### WHAT TO DO
Repeat the items word for word, starting at the very beginning and ending at the line that contains "1002 centimetres", including both of those lines.

• • • • • • •

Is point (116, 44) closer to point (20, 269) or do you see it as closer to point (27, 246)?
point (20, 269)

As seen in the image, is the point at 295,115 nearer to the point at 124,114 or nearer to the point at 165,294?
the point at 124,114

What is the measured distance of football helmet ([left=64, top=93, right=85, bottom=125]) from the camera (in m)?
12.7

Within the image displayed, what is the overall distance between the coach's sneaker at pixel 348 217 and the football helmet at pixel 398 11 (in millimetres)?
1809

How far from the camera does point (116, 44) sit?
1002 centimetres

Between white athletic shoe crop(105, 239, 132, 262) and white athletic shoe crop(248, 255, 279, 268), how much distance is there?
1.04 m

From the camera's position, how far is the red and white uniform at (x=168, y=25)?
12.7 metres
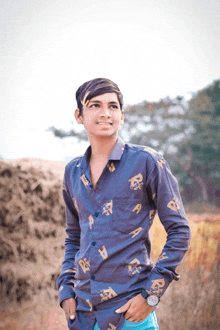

• • • • • • •

### FINAL ANSWER
Is point (116, 44) closer to point (20, 269) or do you see it as closer to point (27, 246)?
point (20, 269)

As seen in the image, is the point at 295,115 nearer to the point at 124,114 or nearer to the point at 165,294?
the point at 124,114

What is the measured distance of football helmet ([left=64, top=93, right=85, bottom=125]) from the camera (in m)?
12.7

Within the image displayed, what is the overall distance between the coach's sneaker at pixel 348 217 and the football helmet at pixel 398 11 (in millimetres)?
1809

How far from the camera does point (116, 44) sit?
1002 centimetres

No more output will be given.